Evêque et prince de Genève, Docteur de l’Église (1567- † 1622).
Nous avons récemment fêté les 400 ans de sa mort qui eut lieu le 28 décembre 1622.Fête le 29 janvier.
Version courte
Saint François de Sales naquit au château de Sales, en Savoie, de parents plus recommandables encore par leur piété que par la noblesse de leur sang. Nommer ce saint, c’est personnifier la vertu de douceur ; il fut le saint aimable par excellence et, sous ce rapport particulièrement, le parfait imitateur de Celui qui a dit : « Apprenez de Moi que Je suis doux et humble de cœur. » Ce sera là toujours le cachet et la gloire de François de Sales.
Toutes les vertus, du reste, lui étaient chères, et sa vie, depuis son enfance, nous en montre le développement progressif, constant et complet. Jeune enfant, au collège, il était le modèle de ses condisciples, et dès qu’ils le voyaient arriver, ils disaient : « Soyons sages, voilà le saint ! »
Jeune homme, il mena la vie des anges. Prêtre, il se montra digne émule des plus grands apôtres, par ses travaux et par les innombrables conversions qu’il opéra parmi les protestants. Évêque, il fut le rempart de la foi, le père de son peuple, le docteur de la piété chrétienne, un Pontife incomparable.

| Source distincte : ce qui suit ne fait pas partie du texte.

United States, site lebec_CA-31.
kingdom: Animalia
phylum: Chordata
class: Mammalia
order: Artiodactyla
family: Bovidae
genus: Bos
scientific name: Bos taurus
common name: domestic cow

Revenons à sa douceur ; elle était si étonnante que saint Vincent de Paul pouvait dire : « Que Dieu doit être bon, puisque l’évêque de Genève, Son ministre est si bon ! » Un jour ses familiers s’indignaient des injures qu’un misérable lui adressait, et se plaignaient de le voir garder le silence : « Eh quoi ! dit-il, voulez-vous que je perde en un instant le peu de douceur que j’ai pu acquérir par vingt ans d’efforts ? »
« On disait communément, écrit sainte Jeanne de Chantal, qu’il n’y avait pas de meilleur moyen de gagner sa faveur que de lui faire du mal, et que c’était la seule vengeance qu’il sût exercer. » – « Il avait un cœur tout à fait innocent, dit la même sainte ; jamais il ne fit aucun acte par malice ou amertume de cœur. Jamais on n’a vu un cœur si doux, si humble, si débonnaire, si gracieux et si affable qu’était le sien. »

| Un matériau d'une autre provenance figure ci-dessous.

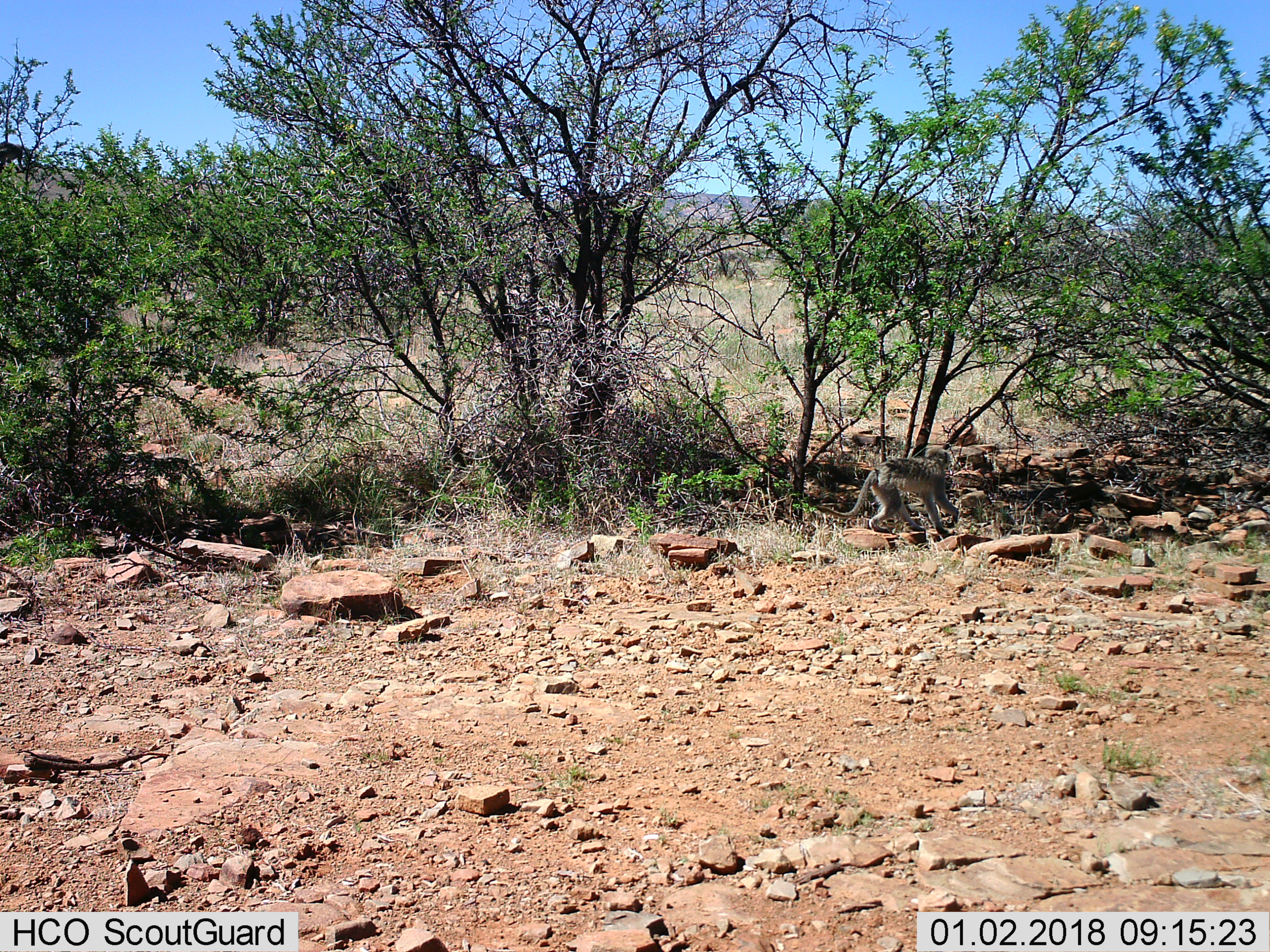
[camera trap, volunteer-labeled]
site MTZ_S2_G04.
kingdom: Animalia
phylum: Chordata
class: Mammalia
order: Primates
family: Cercopithecidae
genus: Chlorocebus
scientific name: Chlorocebus pygerythrus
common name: vervet monkey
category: monkeyvervet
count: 1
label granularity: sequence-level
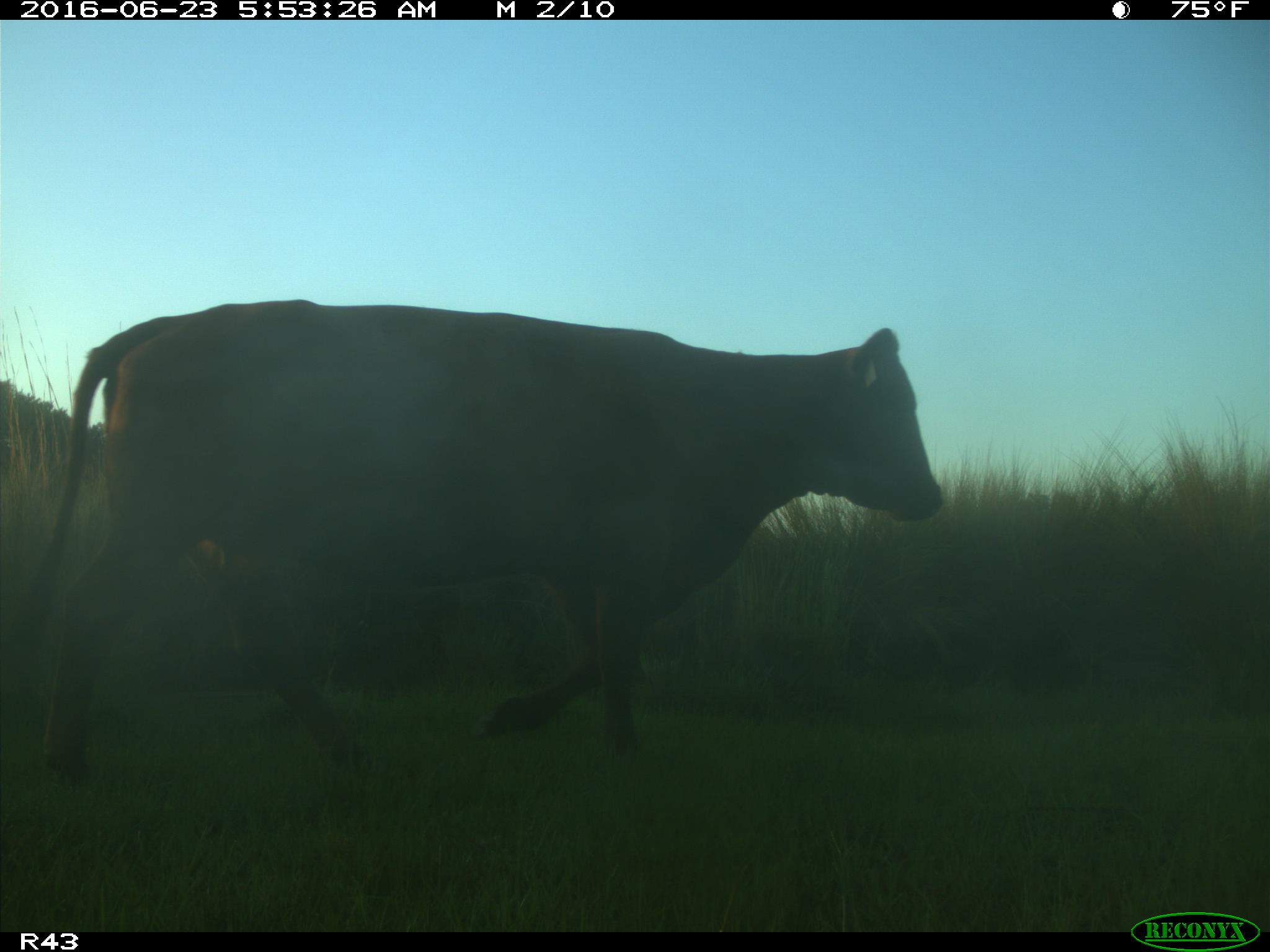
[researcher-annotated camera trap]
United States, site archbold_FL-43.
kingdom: Animalia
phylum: Chordata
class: Mammalia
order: Artiodactyla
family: Bovidae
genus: Bos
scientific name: Bos taurus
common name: domestic cow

Citons quelques paroles de François lui-même : « Soyez, disait-il, le plus doux que vous pourrez, et souvenez-vous que l’on prend plus de mouches avec une cuillerée de miel qu’avec cent barils de vinaigre. S’il faut donner en quelque excès, que ce soit du côté de la douceur. » – « Je le veux tant aimer, ce cher prochain, je le veux tant aimer ! Il a plu à Dieu de faire ainsi mon cœur ! Oh ! Quand est-ce que nous serons tout détrempés en douceur et en charité ! »
Saint François de Sales mourut à Lyon, le jour des saints Innocents.
Abbé L. Jaud, Vie des Saints pour tous les jours de l’année, Tours, Mame, 1950
Version longue
François de Sales naquit le 21 août 1667, au château de Sales, en Savoie. Il était le fils de M. de Boisy, marquis de Sales, et de Françoise de Sionnas. Consacré à Dieu, avant d’avoir vu le jour, par sa pieuse mère, il devait être la plus grande gloire de sa noble famille. Il fut baptisé le lendemain de sa naissance, dans l’église paroissiale de Thorens, et reçut les noms de François-Bonaventure.
L’enfance.
Les premiers mots qu’il balbutia furent ceux-ci : « Le bon Dieu et maman m’aiment bien. »
Son visage était gracieux, écrit le P. de La Rivière en 1624, ses yeux doux, son regard aimant et son petit maintien si modeste, que rien de plus : il semblait un petit ange.
Son grand plaisir était de porter quelque chose aux pauvres ou d’élever de petits autels à l’intérieur du château.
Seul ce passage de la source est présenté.